## [ESTRATTO FORNITO]
========

Questa idea non ha, in realtà, scaldato molto i cuori.

“In città grandi come Milano o in altri centri urbani medi e grandi la maggior parte degli orari di lavoro del commercio è già diversificata. – commenta Elena Lattuada, segretaria generale di Cgil Lombardia – Alla Rinascente o al Coin c’è l’orario continuato che dura fino alle 20. Tutt’altra cosa è pensare di applicare gli stessi orari nei negozi di piccole dimensioni con un dipendente o magari in altre zone del territorio lombardo”.

“Il commerciante è in imprenditore e ha interesse a tenere aperta la propria attività negli orari in cui c’è la clientela.” Sottolinea Barbieri, segretario generale dell’Unione del Commercio: “I flussi orari dei negozi non si cambiano con uno schioccare delle dita. La rimodulazione è solo uno degli anelli di un piano organizzazione, ma non è il primo da cui partire. Prima dobbiamo prima sapere quale sarà la situazione tra qualche mese. Quali saranno i nuovi orari degli uffici. Saranno questi fattori a incidere sui flussi nei negozi e sugli orari e non il contrario. Se l’orario del pranzo si sposterà dalle 13 alle 15 i ristoranti si adegueranno. Ma non si può non tenere conto che il costo del lavoro di una cassiera è diverso alle 10 di mattino rispetto alle 22”.

Al di là delle corrette considerazioni esposte qui sopra, la vostra redazione di Milano ha un punto di vista un po’ diverso. Non lavorando o possedendo un negozio io sono solo un umile cliente. Che, per ragioni varie, ha una finestra utile di spesa concentrata tra le 10 e le 12, una volta la settimana. Quindi alle 11 ho potuto assistere all’allungarsi allucinante delle file al supermercato. Chi ha avuto la bontà di leggermi sa che di giovani, giovani adulti o in genere persone sotto i 65 anni ce n’erano davvero poche in giro. Chi affolla le strade, a quell’ora, sono gli anziani.

Anche perché i lavoratori non hanno grandissime disponibilità economiche, con la Cassa Integrazione in ritardo, i 600 euro solo a pochi ed i buoni spesa mai realmente partiti a Milano. Chi, invece, è messo più o meno come due mesi fa sono i pensionati. Per cui aprire alle 11 non risolverebbe, secondo i miei dati empirici, minimamente il problema degli affollamenti. Anzi, se possibile lo peggiorerebbe. Perché gli anziani andrebbero tutti alla medesima ora, prima di pranzo, poi ci sarebbe la folla di quelli che fanno part time. Ed infine il rientro dei lavoratori. Sempre, sia chiaro, che ci sia questa ansia di consumare.

========

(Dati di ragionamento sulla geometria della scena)
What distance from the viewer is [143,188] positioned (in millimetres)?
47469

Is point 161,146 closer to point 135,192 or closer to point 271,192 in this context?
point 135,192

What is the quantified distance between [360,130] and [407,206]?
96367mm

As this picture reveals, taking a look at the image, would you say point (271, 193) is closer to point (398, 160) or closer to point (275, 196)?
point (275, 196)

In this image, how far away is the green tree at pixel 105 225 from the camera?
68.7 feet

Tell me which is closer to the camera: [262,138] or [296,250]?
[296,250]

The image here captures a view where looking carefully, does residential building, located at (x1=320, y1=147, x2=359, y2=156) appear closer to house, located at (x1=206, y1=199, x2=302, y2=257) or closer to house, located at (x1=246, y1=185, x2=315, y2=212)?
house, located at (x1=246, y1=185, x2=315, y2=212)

========

## [ESERCIZI DA SVOLGERE]
**1.** Elenca, in ordine crescente e senza ripetizioni, tutte le ore del giorno indicate con un numero nell'estratto sugli orari dei negozi.
**2.** Prosegui l'estratto sugli orari dei negozi partendo subito dopo la sua ultima frase.

## [SOLUZIONI]
**1.** Le 10, le 11, le 12, le 13, le 15, le 20, le 22.

**2.**
Ed è forse il dubbio più grande: quante persone sognano ancora quel vestito provato a febbraio, che oggi non si sa se sia ancora sugli scaffali? Qualcuno, di certo, lo fa. Ma quanti siano è un mistero. C’è un altro dubbio, forse esagerato e forse cavalcato da qualcuno ad arte: quanti negozi si potranno permettere di riaprire, con sanificazione e tutto? E quanti vorranno rischiare la roulette russa della responsabilità civile e penale dei clienti che si ammalano di Covid? Milano è l’ultimo focolaio attivo d’Italia. Probabilmente, numeri alla mano, si spegnerà entro il 22 maggio. Ma questo solo se non cambierà nulla. E le folle che si muovono su e giù per i parchi non fanno ben sperare.

Insomma, i problemi ci sono e sono seri. Ma siamo veramente sicuri che, tra di essi, si possano davvero contare gli orari di apertura per regolare gli accessi? E se sì, spostarli in avanti, di fatto favorendone l’uso agli anziani non va contro tutto quello che sappiamo di questa malattia? Le mie domande, non sono certezze. Spero che il Governatore risponda. E dia un razionale diverso e più forte per l’ora di riapertura. Sempre voglia insistere su questa strada, sia chiaro.